EXERCISE REQUIREMENTS:
**A)** In the watchdog test thread below, who suggested iterating through the different engines instead of hardcoding them?
**B)** In the watchdog test thread below, condense the paragraph beginning "2. About the "long_batch_2_contexts" test case" into a shorter version that keeps its main facts.
**C)** List the steps of Antonio's suggestion that the watchdog test thread below adopts for the "single-engine" test.

TEXT TO READ:
■ ■ ■ ■ ■ ■ ■

Is this with the hardware watchdog implementation?
> About the tests
>
> 1. The "single-engine" tests basically resets one engine, I use
> the "for_each_engine_class_instance" looper to simple iterate over the
> different engines. Given the option to specify which engine to reset is
> not a hard requirement, I could simply loop through all of them at
> once.
>
> Also, on this test I took Antonio's suggestion where:
>
> - Submit work from context A
> - Set a non 0 threshold on context A
> - Submit more work on context A
>
> And expect the work before you set the threshold is not reset and what
> was sent after is.
>
> Then I assert if the "batch_active" doesn't match my own counter after
> each reset:
>
> igt_assert_eq(rs.batch_active, active_count);
What happened to testing the output fence status?
>
> 2. About the "long_batch_2_contexts" test case. The idea here is that
> the outer looper is "ctx1" and the inner looper is "ctx2". The outer
> loop randomnly generates engine id and the inner loop simply increments
> engines 1 through 4, then based on the input parameters we can let it
> execute, cancel, and set the priority.
>
> For example if the test says "ctx1-execute-ctx2-cancel" then this means
> the outer loop set the watchdog and executes while the inner loop sets
> the watchdog and cancels the execution, but since I am looping through
> all of the engines, then it will do that for all of them:
How are you looping through engines when either of the iterators wasn't
used?
Anyways, do you have that reply where I outlined some ideas for things
to test? Where do you think the current version stands against that?
Will you work on tidying the code a bit so it is easier to review the
high level?
Regards,
Tvrtko
>
> engine1 - executes
> engine1 - cancel
> engine2 - cancel
> engine3 - cancel
> engine4 - cancel
> engine4 - executes
> engine1 - cancel
> engine2 - cancel
> ...
>
> v2 of the series was hardcoding the engines to say vecs0 and rcs0 but
> Antonio suggested that we could iterate through the different engines.
>
> Regards,
> Carlos
>
>
>>
>> In general it looks a bit untidy. Coding style is off, alignment is
>> random etc.. so a bit difficult to read. But I'll make a pass and see
>> if
>> I can make sense of it. I won't leave comments on coding style and
>> formatting since there are too many. But please do fix that before
>> re-posting.
>>
>> On 23/04/2019 01:05, Carlos Santa wrote:
>>> This test adds basic set of tests to reset the different
>>> GPU engines through the gpu watchdog timer.

■ ■ ■ ■ ■ ■ ■

SUPPLIED MATERIAL:
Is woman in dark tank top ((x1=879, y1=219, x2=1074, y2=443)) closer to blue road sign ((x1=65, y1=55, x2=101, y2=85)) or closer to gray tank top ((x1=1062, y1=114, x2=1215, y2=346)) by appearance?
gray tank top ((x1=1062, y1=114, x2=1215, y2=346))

■ ■ ■ ■ ■ ■ ■

THE REPLIES:
**A)** Antonio

**B)** In the "long_batch_2_contexts" test, "ctx1" is the outer loop and "ctx2" is the inner loop. The outer loop randomly generates an engine id, the inner loop steps through engines 1 to 4, and input parameters determine whether each one executes, cancels, or sets the priority.

**C)**
- Submit work from context A
- Set a non 0 threshold on context A
- Submit more work on context A